→ **STATED TASK A**
Pull out each line of the records that contains the string "pine", matching case exactly.
--- Start of TEXT PASSAGE ---
Let $\vec{a} = \hat{i} + 2\hat{j} + \hat{k}$, $\vec{b} = \hat{i} - \hat{j} + \hat{k}$ and $\vec{c} = \hat{i} + \hat{j} - \hat{k}$. A vector in the plane of $\vec{a}$ and $\vec{b}$ whose projection on $\vec{c}$ is $\frac{1}{\sqrt{3}}$ is
(1) $4\hat{i} - \hat{j} + 4\hat{k}$
(2) $3\hat{i} + \hat{j} - 3\hat{k}$
(3) $2\hat{i} + \hat{j} - 2\hat{k}$
(4) $4\hat{i} + \hat{j} - 4\hat{k}$

If the four points, whose position vectors are $3 \hat { i } - 4 \hat { j } + 2 \widehat { k } , \hat { i } + 2 \hat { j } - \widehat { k } , - 2 \hat { i } - \hat { j } + 3 \widehat { k }$ and $5 \hat { i } - 2 \alpha \hat { j } + 4 \widehat { k }$ are coplanar, then $\alpha$ is equal to
(1) $\frac { 73 } { 17 }$
(2) $- \frac { 107 } { 17 }$
(3) $- \frac { 73 } { 17 }$
(4) $\frac { 107 } { 17 }$

Let $\vec { a } = - \hat { i } - \hat { j } + \hat { k } , \vec { a } \cdot \vec { b } = 1$ and $\vec { a } \times \vec { b } = \hat { i } - \hat { j }$. Then $\vec { a } - 6 \vec { b }$ is equal to
(1) $3 ( \hat { i } - \hat { j } - \widehat { k } )$
(2) $3 ( \hat { i } + \hat { j } + \hat { k } )$
(3) $3 ( \hat { i } - \hat { j } + \widehat { k } )$
(4) $3 ( \hat { i } + \hat { j } - \widehat { k } )$

If the vectors $\vec { a } = \lambda \hat { i } + \mu \hat { j } + 4 \widehat { k } , \vec { b } = - 2 \hat { i } + 4 \hat { j } - 2 \widehat { k }$ and $\vec { c } = 2 \hat { i } + 3 \hat { j } + \widehat { k }$ are coplanar and the projection of $\vec { a }$ on the vector $\vec { b }$ is $\sqrt { 54 }$ units, then the sum of all possible values of $\lambda + \mu$ is equal to
(1) 0
(2) 6
(3) 24
(4) 18

Let $\vec { a } , \vec { b }$ and $\vec { c }$ be three non-zero non-coplanar vectors. Let the position vectors of four points $A , B , C$ and $D$ be $\overrightarrow { \mathrm { a } } - \overrightarrow { \mathrm { b } } + \overrightarrow { \mathrm { c } } , \lambda \overrightarrow { \mathrm { a } } - 3 \overrightarrow { \mathrm {~b} } + 4 \overrightarrow { \mathrm { c } } , - \vec { a } + 2 \vec { b } - 3 \vec { c }$ and $2 \vec { a } - 4 \vec { b } + 6 \vec { c }$ respectively. If $\overrightarrow { A B } , \overrightarrow { A C }$ and $\overrightarrow { A D }$ are coplanar, then $\lambda$ is :

Let $\lambda \in \mathbb{R}$, $\vec{a} = \lambda\hat{i} + 2\hat{j} - 3\hat{k}$, $\vec{b} = \hat{i} - \lambda\hat{j} + 2\hat{k}$. If $((\vec{a} + \vec{b}) \times (\vec{a} \times \vec{b})) \times (\vec{a} - \vec{b}) = 8\hat{i} - 40\hat{j} - 24\hat{k}$, then $|\lambda(\vec{a} + \vec{b}) \times (\vec{a} - \vec{b})|^{2}$ is equal to
(1) 140
(2) 132
(3) 144
(4) 136

Let $\vec{a}$ and $\vec{b}$ be two vectors. Let $|\vec{a}| = 1$, $|\vec{b}| = 4$ and $\vec{a} \cdot \vec{b} = 2$. If $\vec{c} = (2\vec{a} \times \vec{b}) - 3\vec{b}$, then the value of $\vec{b} \cdot \vec{c}$ is
(1) $-24$
(2) $-48$
(3) $-84$
(4) $-60$

Let $\vec{a} = 2\hat{i} + \hat{j} + \hat{k}$, and $\vec{b}$ and $\vec{c}$ be two nonzero vectors such that $|\vec{a} + \vec{b} + \vec{c}| = |\vec{a} + \vec{b} - \vec{c}|$ and $\vec{b} \cdot \vec{c} = 0$. Consider the following two statements: $A$: $|\vec{a} + \lambda\vec{c}| \geq |\vec{a}|$ for all $\lambda \in \mathbb{R}$. $B$: $\vec{a}$ and $\vec{c}$ are always parallel.
--- End of TEXT PASSAGE ---
→ **STATED TASK B**
In the vector problems, what is the projection of a on b in the problem where a, b and c are coplanar and a has components λ, μ and 4?
--- Start of TASK MATERIAL ---
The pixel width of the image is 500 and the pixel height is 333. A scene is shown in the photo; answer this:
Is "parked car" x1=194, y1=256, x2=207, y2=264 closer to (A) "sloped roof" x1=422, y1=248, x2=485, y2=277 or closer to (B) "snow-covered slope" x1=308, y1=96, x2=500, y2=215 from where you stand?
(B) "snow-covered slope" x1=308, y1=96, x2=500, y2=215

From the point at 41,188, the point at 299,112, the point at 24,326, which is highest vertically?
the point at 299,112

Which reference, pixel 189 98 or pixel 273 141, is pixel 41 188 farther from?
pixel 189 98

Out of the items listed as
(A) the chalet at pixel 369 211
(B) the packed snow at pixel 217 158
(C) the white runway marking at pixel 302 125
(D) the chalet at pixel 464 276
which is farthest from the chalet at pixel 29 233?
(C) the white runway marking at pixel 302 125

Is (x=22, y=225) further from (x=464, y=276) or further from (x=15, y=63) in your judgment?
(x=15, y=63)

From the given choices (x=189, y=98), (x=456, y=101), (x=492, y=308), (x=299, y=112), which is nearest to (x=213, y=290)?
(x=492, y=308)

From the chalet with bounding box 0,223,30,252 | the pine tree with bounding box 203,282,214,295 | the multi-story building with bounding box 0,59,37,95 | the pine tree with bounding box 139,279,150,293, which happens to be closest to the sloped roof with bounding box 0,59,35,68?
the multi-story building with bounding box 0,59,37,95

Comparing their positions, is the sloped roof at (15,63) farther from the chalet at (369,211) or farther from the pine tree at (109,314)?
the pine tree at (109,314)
--- End of TASK MATERIAL ---
--- Start of TASK MATERIAL ---
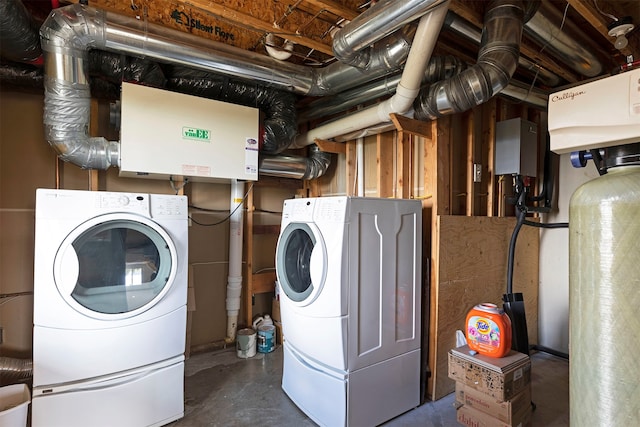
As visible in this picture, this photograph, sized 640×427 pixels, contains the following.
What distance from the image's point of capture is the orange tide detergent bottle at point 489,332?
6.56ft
--- End of TASK MATERIAL ---
--- Start of TASK MATERIAL ---
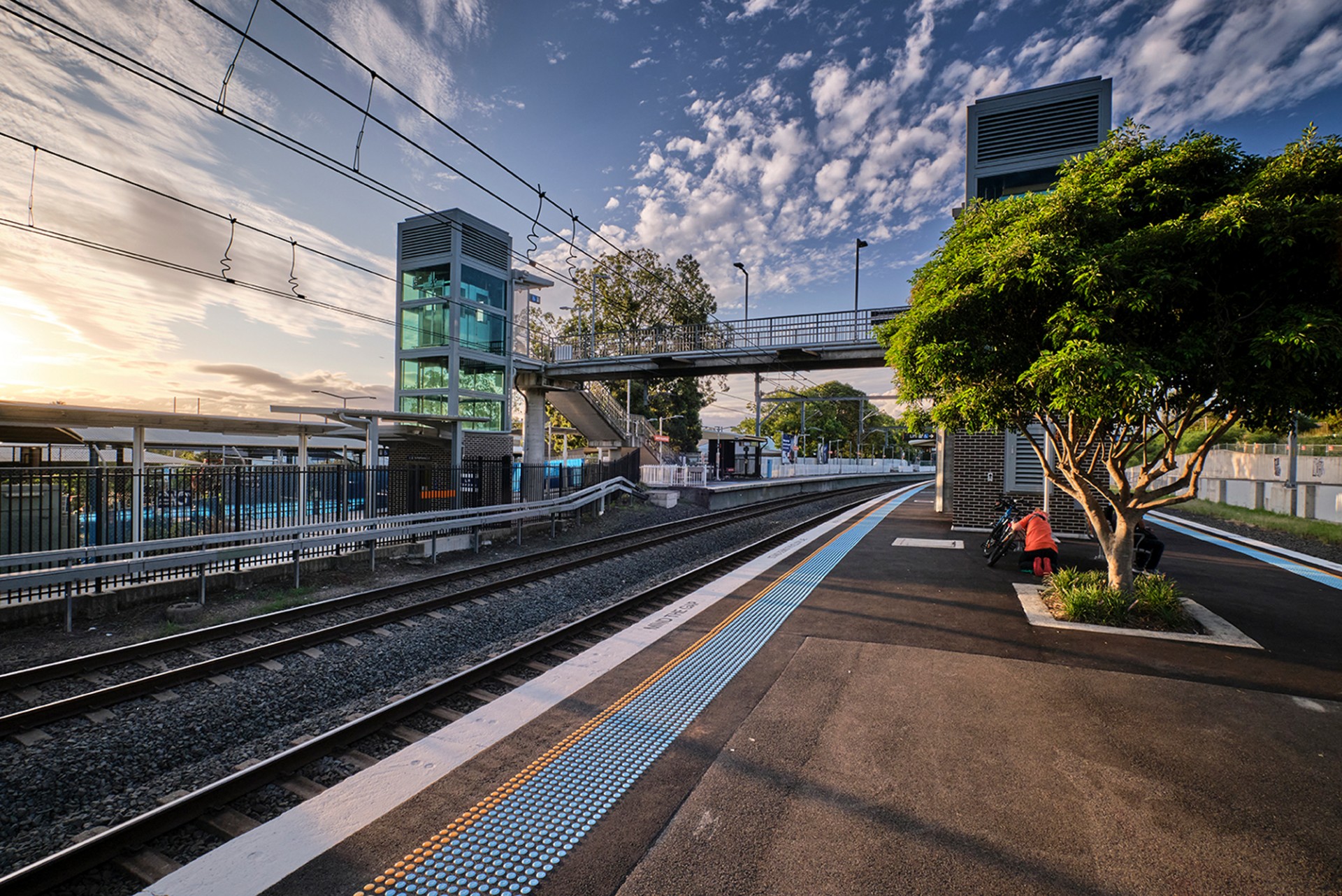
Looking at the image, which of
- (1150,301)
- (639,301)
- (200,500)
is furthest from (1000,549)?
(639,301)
--- End of TASK MATERIAL ---
→ **TASK OUTPUT A**
From the chalet with bounding box 0,223,30,252 | the pine tree with bounding box 203,282,214,295 | the multi-story building with bounding box 0,59,37,95 | the pine tree with bounding box 139,279,150,293, which happens to be closest to the sloped roof with bounding box 0,59,35,68?
Comparing their positions, is the sloped roof at (15,63) farther from the chalet at (369,211) or farther from the pine tree at (109,314)?
the pine tree at (109,314)

→ **TASK OUTPUT B**
√54 units